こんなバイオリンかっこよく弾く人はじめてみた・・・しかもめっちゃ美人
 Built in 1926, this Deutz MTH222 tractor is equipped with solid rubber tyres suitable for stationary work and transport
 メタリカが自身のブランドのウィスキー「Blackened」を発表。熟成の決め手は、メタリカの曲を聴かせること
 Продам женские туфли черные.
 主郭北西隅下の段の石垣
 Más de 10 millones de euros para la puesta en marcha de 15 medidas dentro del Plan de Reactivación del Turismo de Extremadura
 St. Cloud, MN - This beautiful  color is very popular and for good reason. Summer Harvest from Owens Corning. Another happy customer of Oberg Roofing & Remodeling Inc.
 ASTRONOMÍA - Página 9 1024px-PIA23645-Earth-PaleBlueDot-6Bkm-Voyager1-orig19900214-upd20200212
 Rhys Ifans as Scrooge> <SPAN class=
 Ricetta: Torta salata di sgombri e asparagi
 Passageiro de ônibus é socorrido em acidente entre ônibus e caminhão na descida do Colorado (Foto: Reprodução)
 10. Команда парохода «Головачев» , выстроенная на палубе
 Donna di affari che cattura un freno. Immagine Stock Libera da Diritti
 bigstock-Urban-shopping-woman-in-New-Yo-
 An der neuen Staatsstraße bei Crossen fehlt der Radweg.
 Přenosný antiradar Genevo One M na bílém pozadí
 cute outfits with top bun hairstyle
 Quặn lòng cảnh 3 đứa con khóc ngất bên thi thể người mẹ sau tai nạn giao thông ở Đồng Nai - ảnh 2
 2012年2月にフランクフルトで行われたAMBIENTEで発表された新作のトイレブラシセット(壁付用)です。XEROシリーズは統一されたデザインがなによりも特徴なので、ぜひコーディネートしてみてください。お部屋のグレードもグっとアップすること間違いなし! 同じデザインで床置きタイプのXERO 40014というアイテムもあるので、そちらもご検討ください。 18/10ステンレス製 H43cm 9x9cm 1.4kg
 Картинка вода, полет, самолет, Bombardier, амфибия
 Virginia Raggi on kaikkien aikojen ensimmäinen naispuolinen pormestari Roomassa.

------------------------------------------------------------

Return all the data above, unaltered and complete.

こんなバイオリンかっこよく弾く人はじめてみた・・・しかもめっちゃ美人
 Built in 1926, this Deutz MTH222 tractor is equipped with solid rubber tyres suitable for stationary work and transport
 メタリカが自身のブランドのウィスキー「Blackened」を発表。熟成の決め手は、メタリカの曲を聴かせること
 Продам женские туфли черные.
 主郭北西隅下の段の石垣
 Más de 10 millones de euros para la puesta en marcha de 15 medidas dentro del Plan de Reactivación del Turismo de Extremadura
 St. Cloud, MN - This beautiful  color is very popular and for good reason. Summer Harvest from Owens Corning. Another happy customer of Oberg Roofing & Remodeling Inc.
 ASTRONOMÍA - Página 9 1024px-PIA23645-Earth-PaleBlueDot-6Bkm-Voyager1-orig19900214-upd20200212
 Rhys Ifans as Scrooge> <SPAN class=
 Ricetta: Torta salata di sgombri e asparagi
 Passageiro de ônibus é socorrido em acidente entre ônibus e caminhão na descida do Colorado (Foto: Reprodução)
 10. Команда парохода «Головачев» , выстроенная на палубе
 Donna di affari che cattura un freno. Immagine Stock Libera da Diritti
 bigstock-Urban-shopping-woman-in-New-Yo-
 An der neuen Staatsstraße bei Crossen fehlt der Radweg.
 Přenosný antiradar Genevo One M na bílém pozadí
 cute outfits with top bun hairstyle
 Quặn lòng cảnh 3 đứa con khóc ngất bên thi thể người mẹ sau tai nạn giao thông ở Đồng Nai - ảnh 2
 2012年2月にフランクフルトで行われたAMBIENTEで発表された新作のトイレブラシセット(壁付用)です。XEROシリーズは統一されたデザインがなによりも特徴なので、ぜひコーディネートしてみてください。お部屋のグレードもグっとアップすること間違いなし! 同じデザインで床置きタイプのXERO 40014というアイテムもあるので、そちらもご検討ください。 18/10ステンレス製 H43cm 9x9cm 1.4kg
 Картинка вода, полет, самолет, Bombardier, амфибия
 Virginia Raggi on kaikkien aikojen ensimmäinen naispuolinen pormestari Roomassa.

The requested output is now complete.